### WORK REQUIRED
Copy out the data below as written; omit any images.

*** SUPPLIED RECORDS Section Begins ***

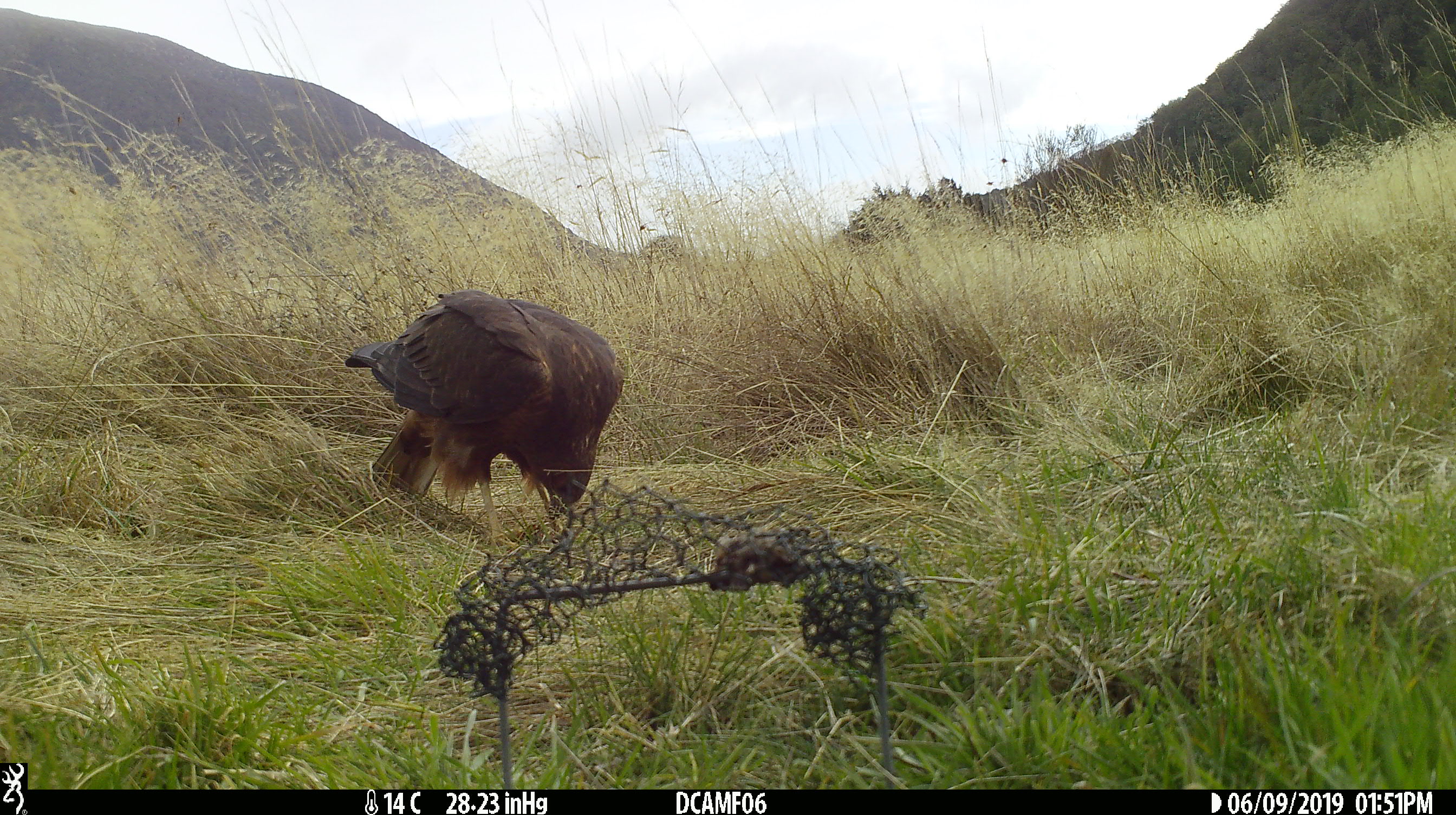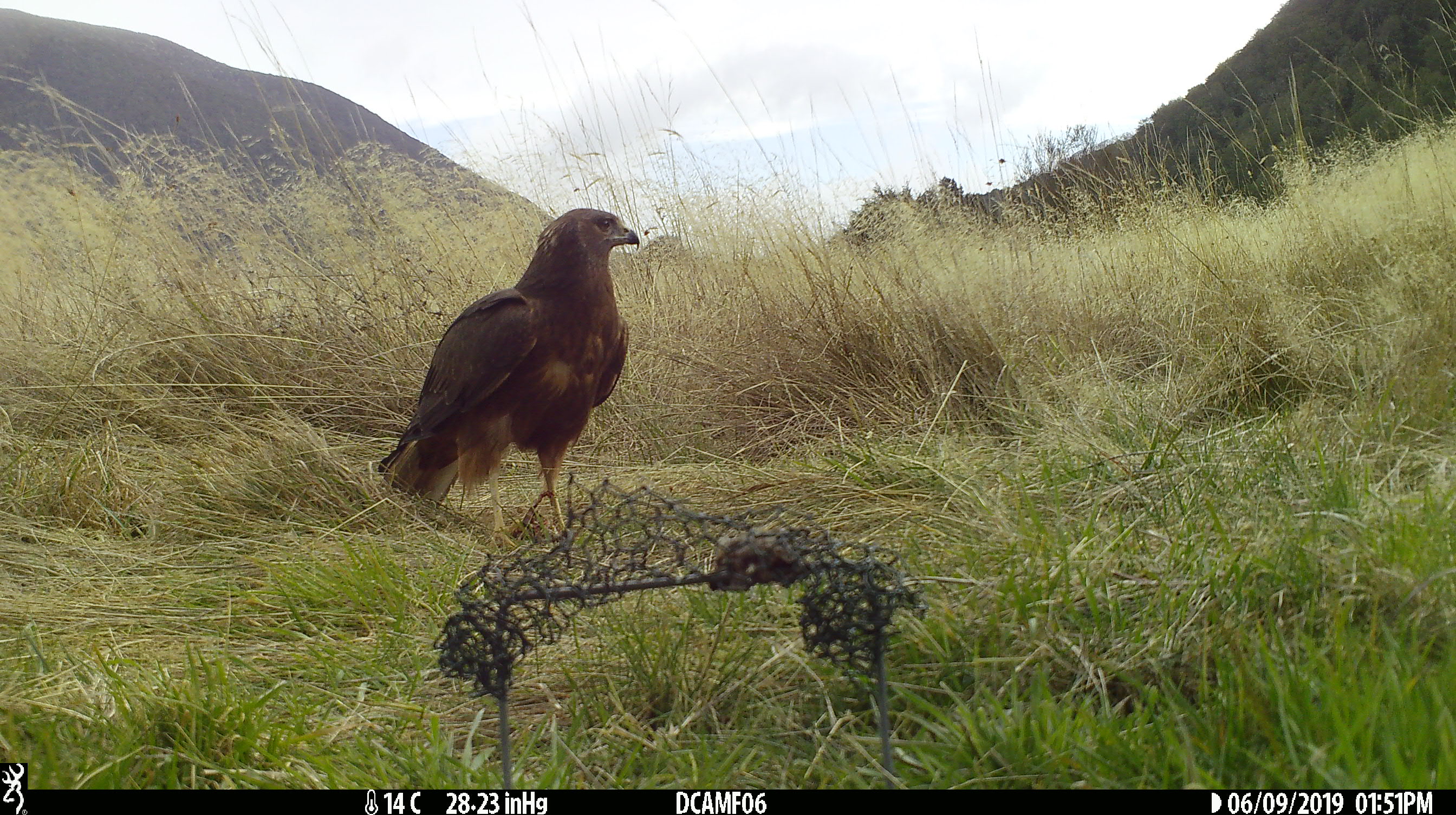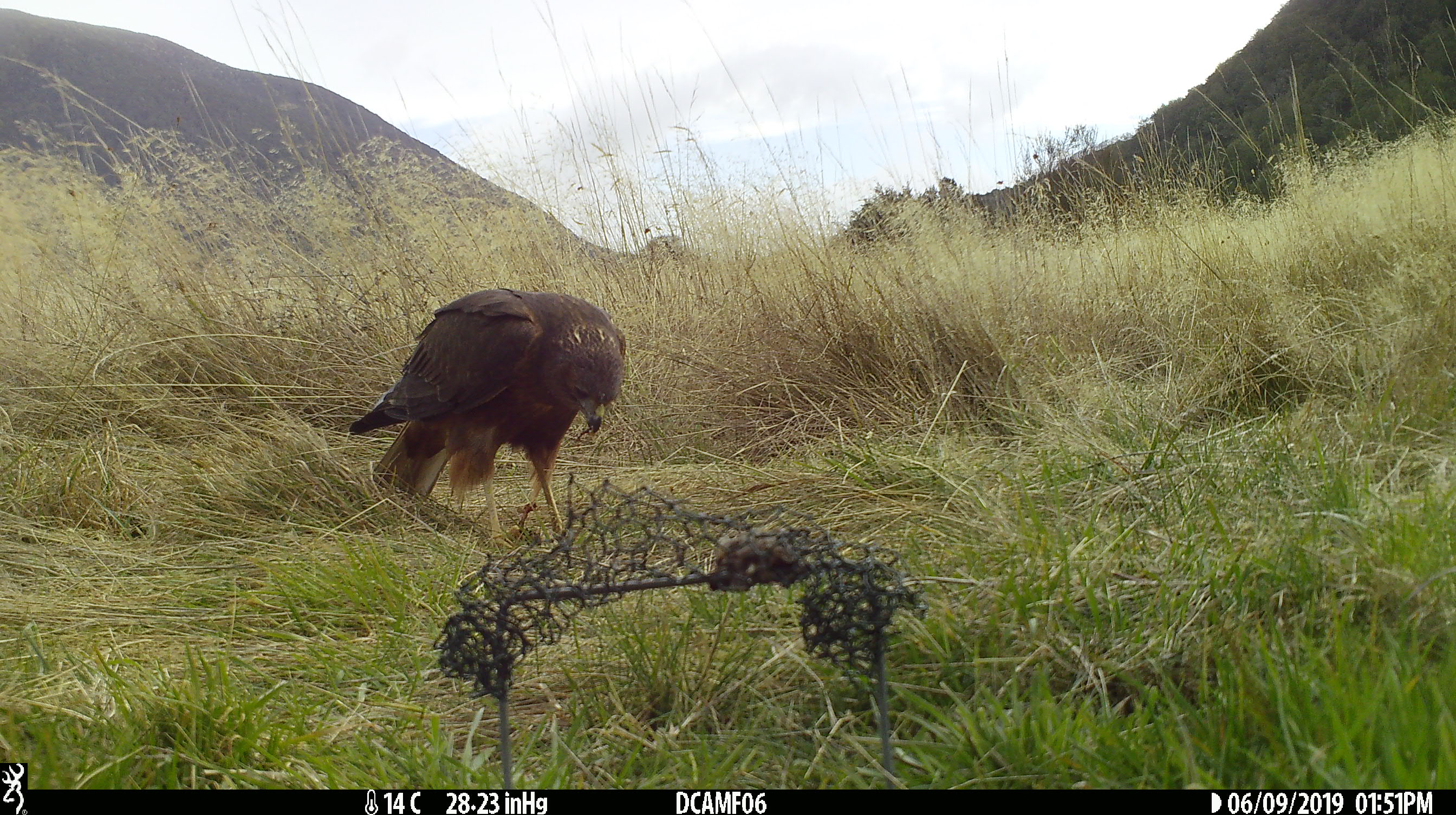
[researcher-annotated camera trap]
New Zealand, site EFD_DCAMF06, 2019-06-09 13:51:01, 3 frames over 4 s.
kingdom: Animalia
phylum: Chordata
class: Aves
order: Accipitriformes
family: Accipitridae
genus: Circus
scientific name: Circus approximans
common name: swamp harrier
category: harrier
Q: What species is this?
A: Harrier (swamp harrier) (Circus approximans).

*** SUPPLIED RECORDS Section Ends ***

### SOLUTION TO THIS PROBLEM
[researcher-annotated camera trap]
New Zealand, site EFD_DCAMF06, 2019-06-09 13:51:01, 3 frames over 4 s.
kingdom: Animalia
phylum: Chordata
class: Aves
order: Accipitriformes
family: Accipitridae
genus: Circus
scientific name: Circus approximans
common name: swamp harrier
category: harrier
Q: What species is this?
A: Harrier (swamp harrier) (Circus approximans).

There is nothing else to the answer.